■ **TASK PROMPT**: Please rewrite every line of the listing below as a numbered list, leaving out any blank lines.

■ **DATA SHOWN**:
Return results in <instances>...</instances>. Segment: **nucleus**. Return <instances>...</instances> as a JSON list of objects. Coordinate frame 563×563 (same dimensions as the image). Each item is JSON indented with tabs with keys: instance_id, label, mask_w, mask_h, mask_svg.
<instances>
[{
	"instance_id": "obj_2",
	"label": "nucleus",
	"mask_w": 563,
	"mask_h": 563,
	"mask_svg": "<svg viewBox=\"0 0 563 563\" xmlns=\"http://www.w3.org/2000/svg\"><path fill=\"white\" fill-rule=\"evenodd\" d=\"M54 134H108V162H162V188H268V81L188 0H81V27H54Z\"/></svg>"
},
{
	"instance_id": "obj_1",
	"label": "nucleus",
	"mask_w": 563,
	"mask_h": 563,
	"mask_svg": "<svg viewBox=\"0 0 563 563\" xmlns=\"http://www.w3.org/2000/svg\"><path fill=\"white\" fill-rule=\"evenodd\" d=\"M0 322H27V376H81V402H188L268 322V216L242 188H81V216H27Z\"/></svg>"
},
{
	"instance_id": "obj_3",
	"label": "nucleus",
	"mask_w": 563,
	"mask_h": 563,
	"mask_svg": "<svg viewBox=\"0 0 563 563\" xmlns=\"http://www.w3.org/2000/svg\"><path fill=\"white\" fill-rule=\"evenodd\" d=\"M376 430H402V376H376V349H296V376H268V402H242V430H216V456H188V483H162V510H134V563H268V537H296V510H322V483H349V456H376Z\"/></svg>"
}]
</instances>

■ **ANSWER FOR THE TASK**:
1. Return results in <instances>...</instances>. Segment: **nucleus**. Return <instances>...</instances> as a JSON list of objects. Coordinate frame 563×563 (same dimensions as the image). Each item is JSON indented with tabs with keys: instance_id, label, mask_w, mask_h, mask_svg.
2. <instances>
3. [{
4. 	"instance_id": "obj_2",
5. 	"label": "nucleus",
6. 	"mask_w": 563,
7. 	"mask_h": 563,
8. 	"mask_svg": "<svg viewBox=\"0 0 563 563\" xmlns=\"http://www.w3.org/2000/svg\"><path fill=\"white\" fill-rule=\"evenodd\" d=\"M54 134H108V162H162V188H268V81L188 0H81V27H54Z\"/></svg>"
9. },
10. {
11. 	"instance_id": "obj_1",
12. 	"label": "nucleus",
13. 	"mask_w": 563,
14. 	"mask_h": 563,
15. 	"mask_svg": "<svg viewBox=\"0 0 563 563\" xmlns=\"http://www.w3.org/2000/svg\"><path fill=\"white\" fill-rule=\"evenodd\" d=\"M0 322H27V376H81V402H188L268 322V216L242 188H81V216H27Z\"/></svg>"
16. },
17. {
18. 	"instance_id": "obj_3",
19. 	"label": "nucleus",
20. 	"mask_w": 563,
21. 	"mask_h": 563,
22. 	"mask_svg": "<svg viewBox=\"0 0 563 563\" xmlns=\"http://www.w3.org/2000/svg\"><path fill=\"white\" fill-rule=\"evenodd\" d=\"M376 430H402V376H376V349H296V376H268V402H242V430H216V456H188V483H162V510H134V563H268V537H296V510H322V483H349V456H376Z\"/></svg>"
23. }]
24. </instances>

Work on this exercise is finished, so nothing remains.